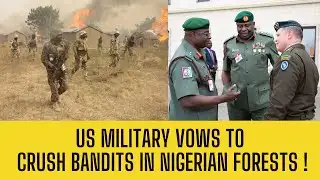BREAKING: US VOWS To End Banditry! Sends HEAVY Weapons! BANDITS DOOMED!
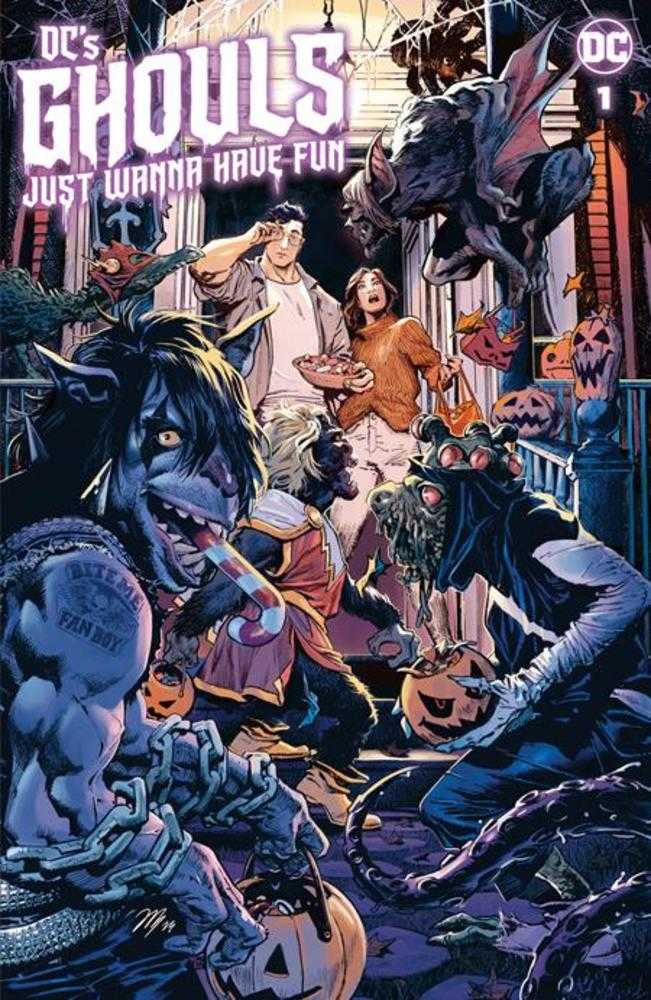 DC's Ghouls Just Wanna Have Fun (2023) #1 (Online Order Only)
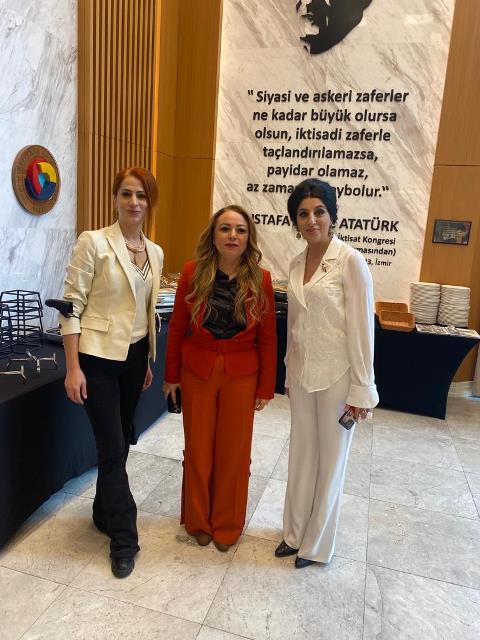 Rektör Karabulut Türkiye Azerbaycan Kadın Girişimciler İş Forumu’na Türk Masası’nın Onur Konuğu Olarak Katıldı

● Exercise objective: Everything from the line that contains "DC's Ghouls Just" to the final line of the data is to be duplicated exactly, both ends included, except the pictures.

● Problem solution:
 DC's Ghouls Just Wanna Have Fun (2023) #1 (Online Order Only)
 Rektör Karabulut Türkiye Azerbaycan Kadın Girişimciler İş Forumu’na Türk Masası’nın Onur Konuğu Olarak Katıldı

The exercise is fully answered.